* WHAT TO WORK ON
Recast the items below as a JSON list of strings, with one string for each line and no entries for blank lines. Leave the pictures out of the answer.
TASK DATA: Begin
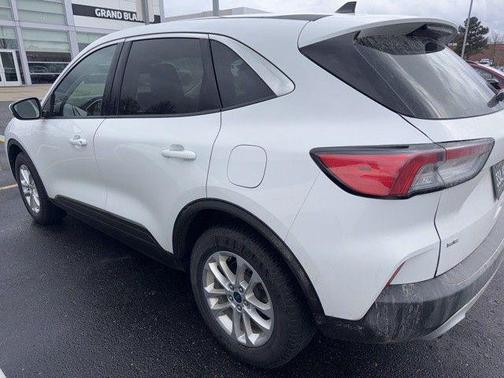 Oxford White 2021 Ford Escape SE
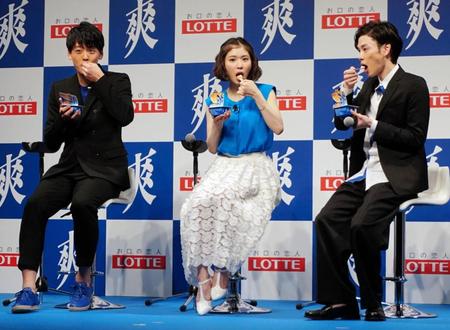 イベントに登場した（左から）竹内涼真、松岡茉優、柾木玲弥＝品川・グランドホール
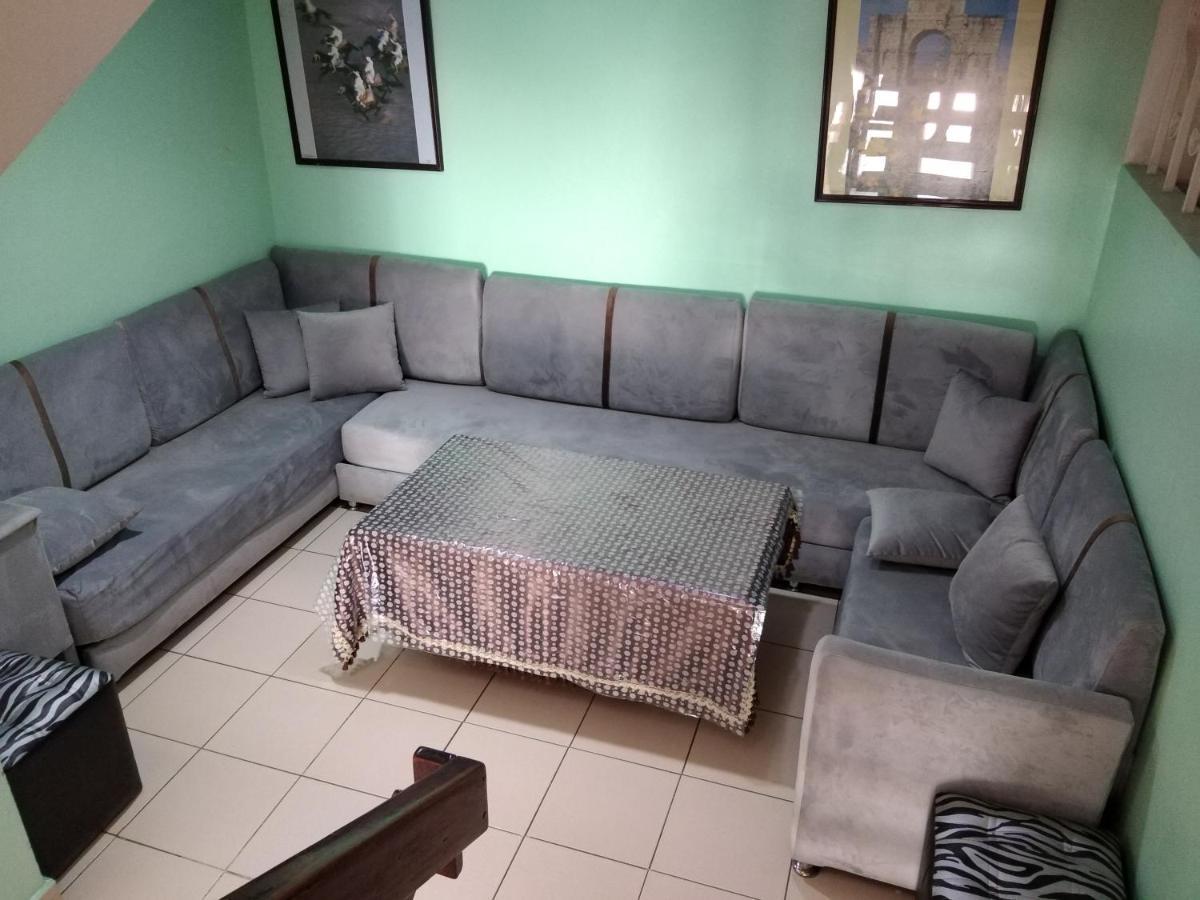 Petite Suede Hotel *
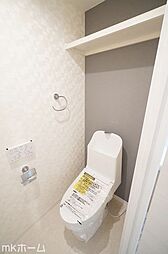 [トイレ] 温水洗浄便座付きのトイレです！設置された小物入れはトイレットペーパーやお掃除用具の収納にも便利！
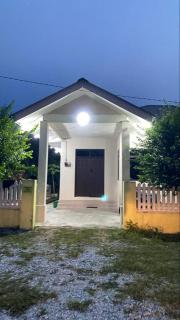 Indah Homestay - 2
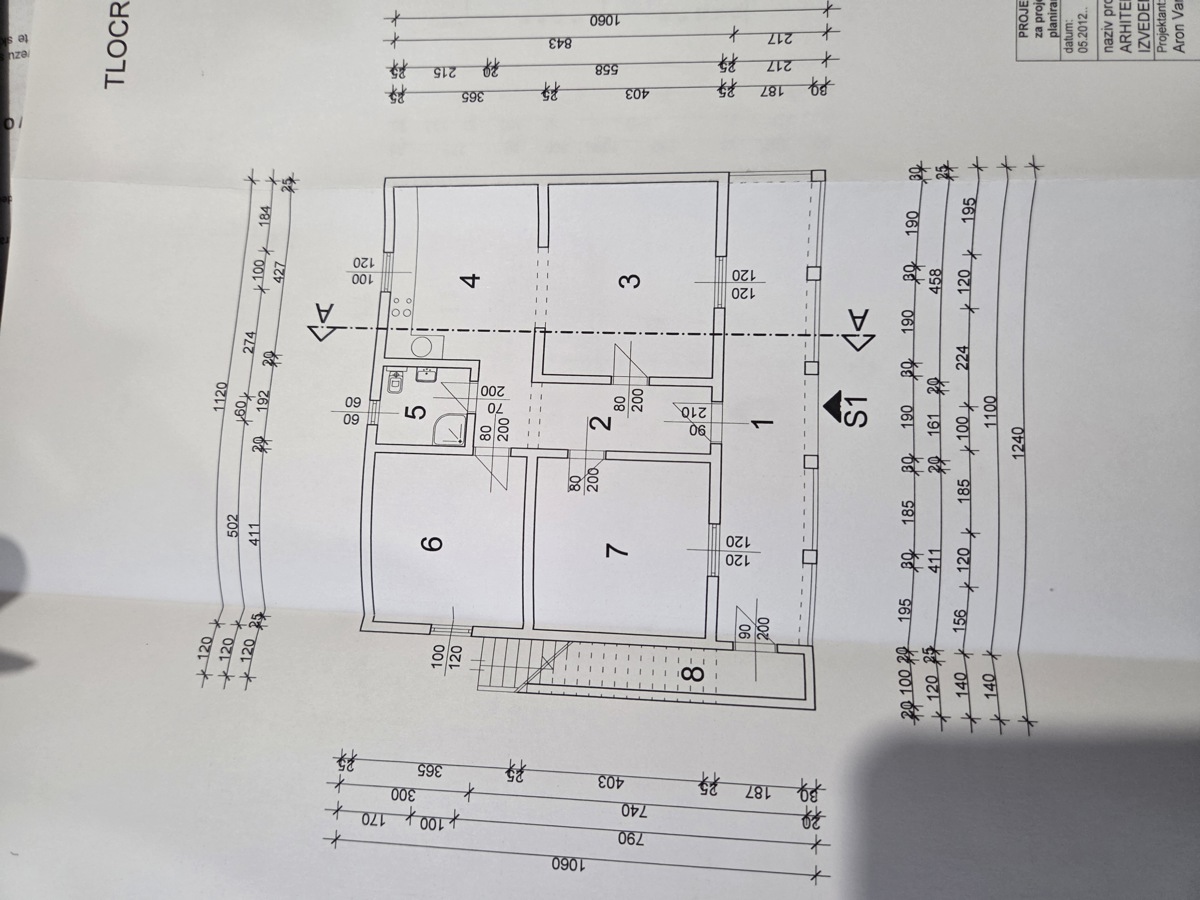 VIR, HIŠA S 3 STANOVANJI, 350 M DO MORJA, TAKOJ ZASELJIVA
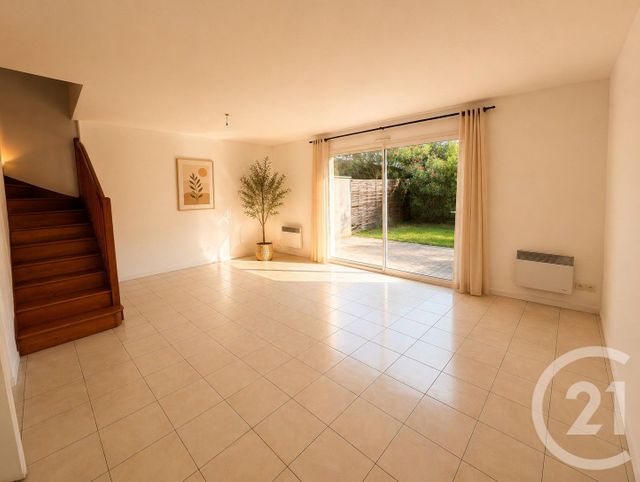 maison à louer - 5 pièces - 96.67 m2 - LE BOUSCAT - 33 - AQUITAINE - Century 21 Kadima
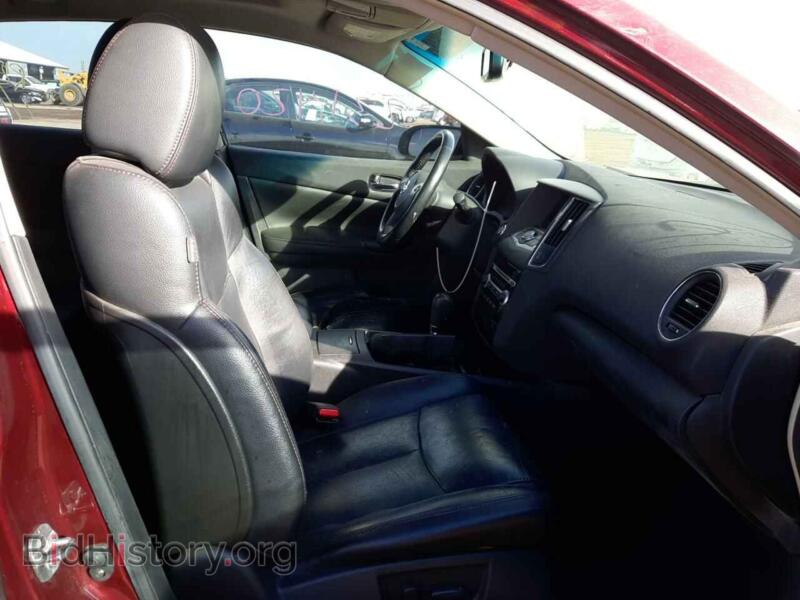 2011 Nissan MAXIMA (VIN 1N4AA5AP1BC825840) — фото 5 из 10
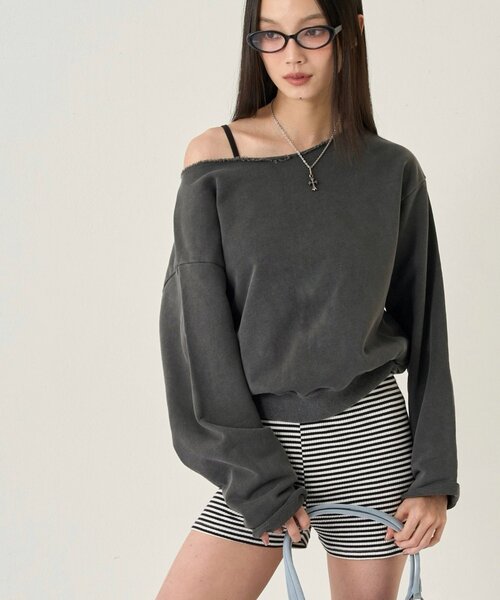 WHO'S WHO gallery(フーズフーギャラリー)の「【WEB限定】OFF-SHOULDER SWEAT(スウェット・レディース・ネイビー/チャコールグレー/ライトグレー/ブルー系その他/パープル/イエロー/サックスブルー/グレー・FREE)」の1枚目の写真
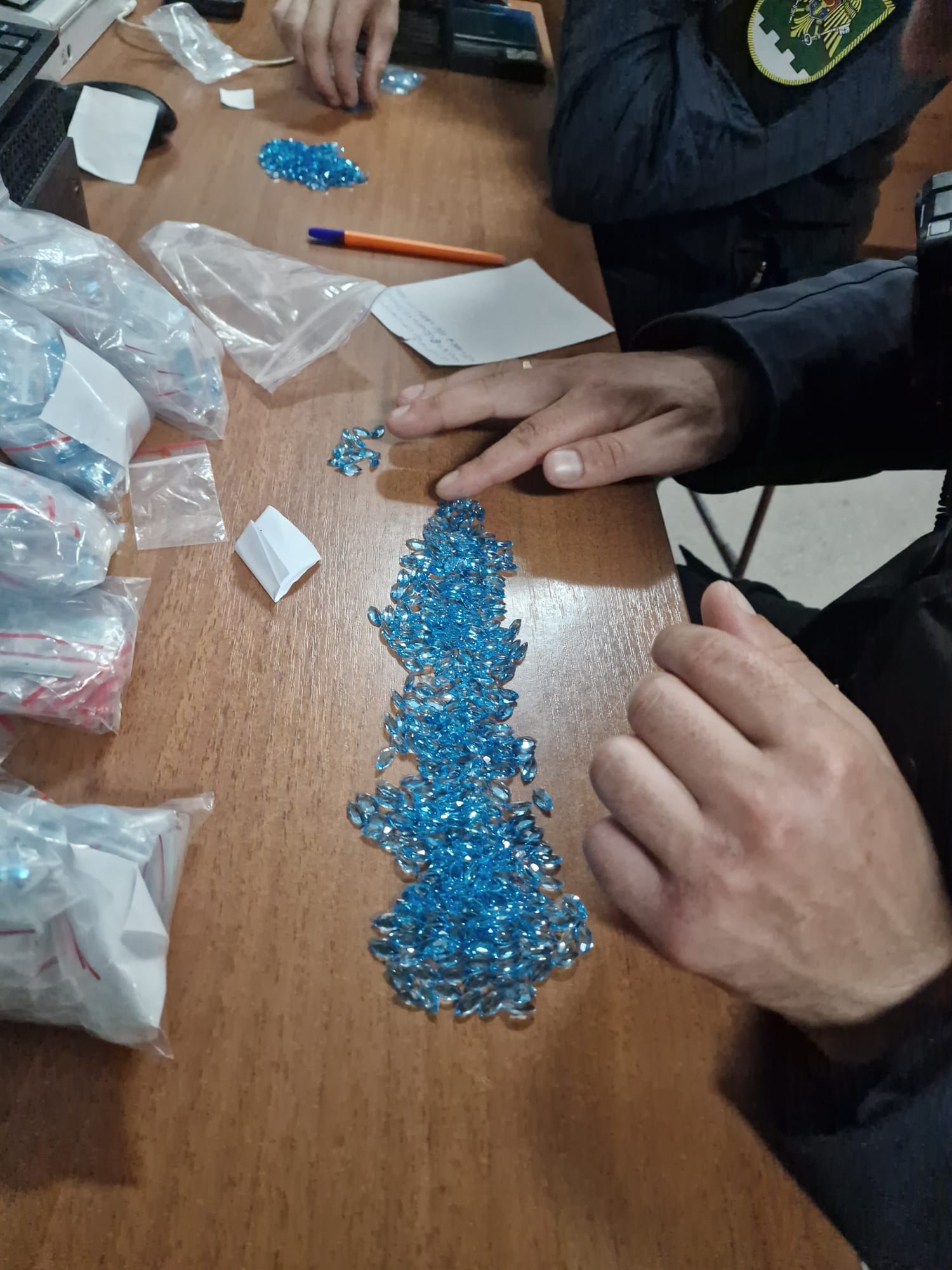 Pietre semiprețioase nedeclarate descoperite în valiza unui pasager străin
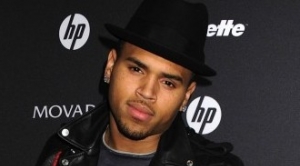 Chris Brown chante avec Aaliyah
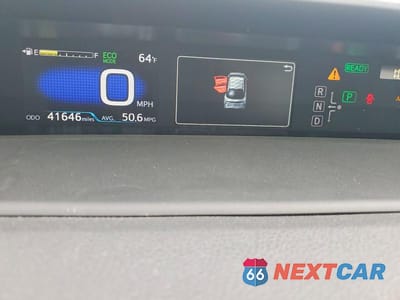 Zdjęcie 9 z 14 samochodu: 2017 TOYOTA PRIUS THREE VIN:JTDKARFU6H3054160 - miniatura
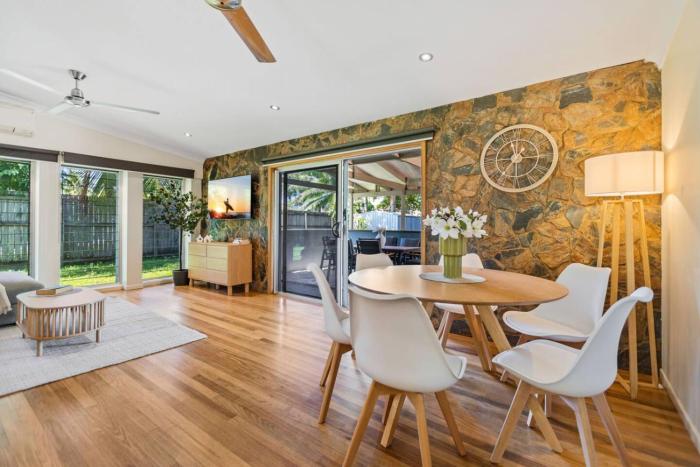 3BR Tropical Retreat Steps to Holloways Beach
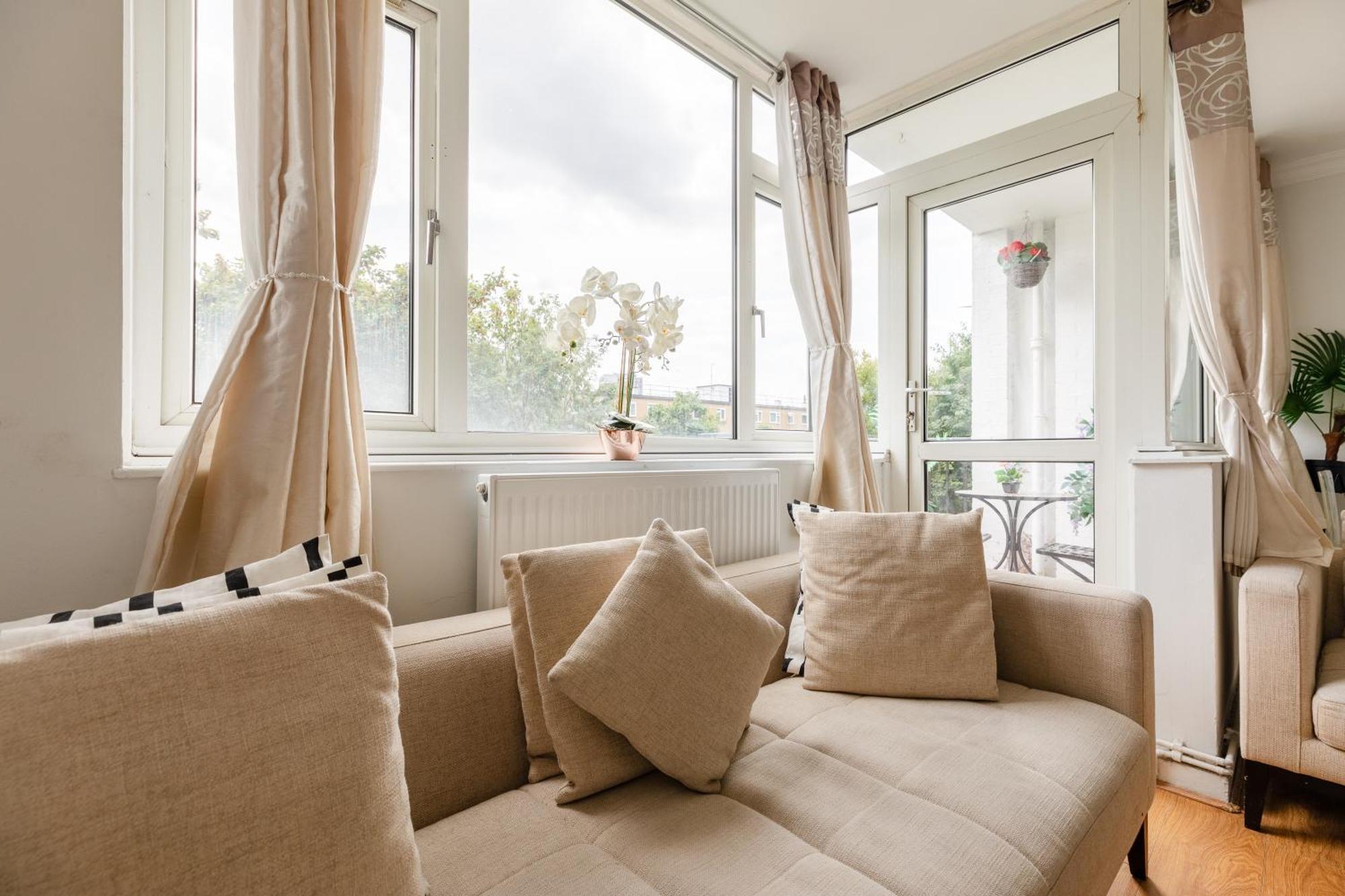 Cosy 3 Bed Flat Ideal For Trips To Londra Esterno foto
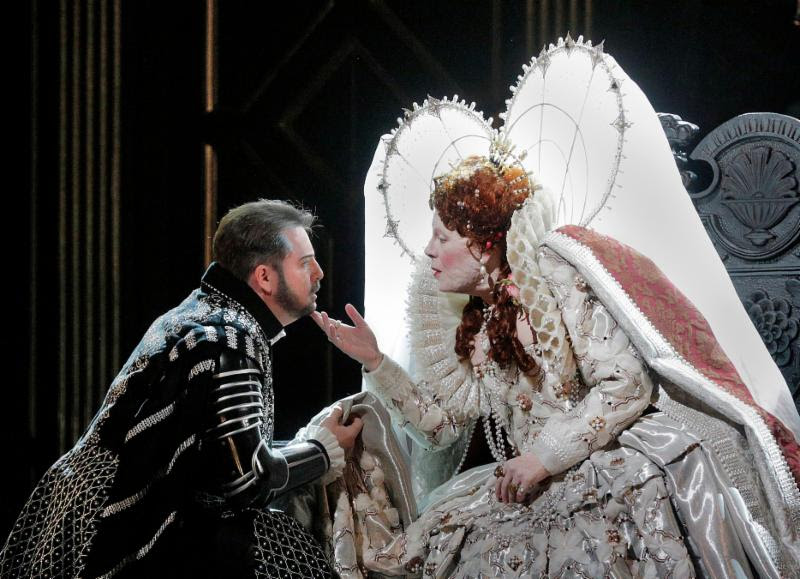 Donizetti's ROBERTO DEVEREUX Coming to THIRTEEN's Great Performances at the Met, 8/28 Image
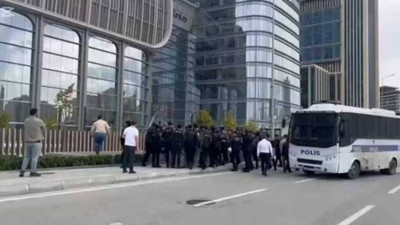 Haklarını arayan işçiler gözaltına alındı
TASK DATA: End
* WRITTEN ANSWER
[
  " Oxford White 2021 Ford Escape SE",
  " イベントに登場した（左から）竹内涼真、松岡茉優、柾木玲弥＝品川・グランドホール",
  " Petite Suede Hotel *",
  " [トイレ] 温水洗浄便座付きのトイレです！設置された小物入れはトイレットペーパーやお掃除用具の収納にも便利！",
  " Indah Homestay - 2",
  " VIR, HIŠA S 3 STANOVANJI, 350 M DO MORJA, TAKOJ ZASELJIVA",
  " maison à louer - 5 pièces - 96.67 m2 - LE BOUSCAT - 33 - AQUITAINE - Century 21 Kadima",
  " 2011 Nissan MAXIMA (VIN 1N4AA5AP1BC825840) — фото 5 из 10",
  " WHO'S WHO gallery(フーズフーギャラリー)の「【WEB限定】OFF-SHOULDER SWEAT(スウェット・レディース・ネイビー/チャコールグレー/ライトグレー/ブルー系その他/パープル/イエロー/サックスブルー/グレー・FREE)」の1枚目の写真",
  " Pietre semiprețioase nedeclarate descoperite în valiza unui pasager străin",
  " Chris Brown chante avec Aaliyah",
  " Zdjęcie 9 z 14 samochodu: 2017 TOYOTA PRIUS THREE VIN:JTDKARFU6H3054160 - miniatura",
  " 3BR Tropical Retreat Steps to Holloways Beach",
  " Cosy 3 Bed Flat Ideal For Trips To Londra Esterno foto",
  " Donizetti's ROBERTO DEVEREUX Coming to THIRTEEN's Great Performances at the Met, 8/28 Image",
  " Haklarını arayan işçiler gözaltına alındı"
]